(Spatial reasoning question data)
====

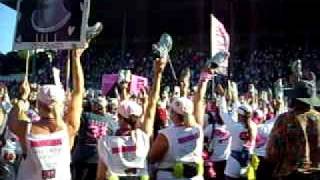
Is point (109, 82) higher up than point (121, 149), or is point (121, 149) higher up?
point (109, 82)

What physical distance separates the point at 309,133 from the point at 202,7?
2416 cm

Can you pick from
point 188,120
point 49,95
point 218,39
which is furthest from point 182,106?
point 218,39

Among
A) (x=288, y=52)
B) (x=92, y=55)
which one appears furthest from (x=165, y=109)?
(x=92, y=55)

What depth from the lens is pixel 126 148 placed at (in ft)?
17.4

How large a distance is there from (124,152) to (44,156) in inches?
35.8

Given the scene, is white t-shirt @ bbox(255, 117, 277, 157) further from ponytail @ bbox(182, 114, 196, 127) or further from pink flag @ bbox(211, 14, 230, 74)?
ponytail @ bbox(182, 114, 196, 127)

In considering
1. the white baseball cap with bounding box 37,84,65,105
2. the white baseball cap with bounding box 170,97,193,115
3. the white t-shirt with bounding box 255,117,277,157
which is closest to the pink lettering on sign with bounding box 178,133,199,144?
the white baseball cap with bounding box 170,97,193,115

====

▸ EXERCISE
Without including any pictures, please restate all the records exactly.

▸ TASK OUTPUT
Is point (109, 82) higher up than point (121, 149), or is point (121, 149) higher up?
point (109, 82)

What physical distance separates the point at 309,133 from the point at 202,7?
2416 cm

Can you pick from
point 188,120
point 49,95
point 218,39
which is furthest from point 182,106?
point 218,39

Among
A) (x=288, y=52)
B) (x=92, y=55)
which one appears furthest from (x=165, y=109)?
(x=92, y=55)

What depth from the lens is pixel 126 148 placed at (in ft)?
17.4

How large a distance is there from (124,152) to (44,156) in inches?
35.8

Given the scene, is white t-shirt @ bbox(255, 117, 277, 157) further from ponytail @ bbox(182, 114, 196, 127) or further from pink flag @ bbox(211, 14, 230, 74)?
ponytail @ bbox(182, 114, 196, 127)

In considering
1. the white baseball cap with bounding box 37,84,65,105
2. the white baseball cap with bounding box 170,97,193,115
3. the white t-shirt with bounding box 255,117,277,157
which is closest to the pink lettering on sign with bounding box 178,133,199,144?
the white baseball cap with bounding box 170,97,193,115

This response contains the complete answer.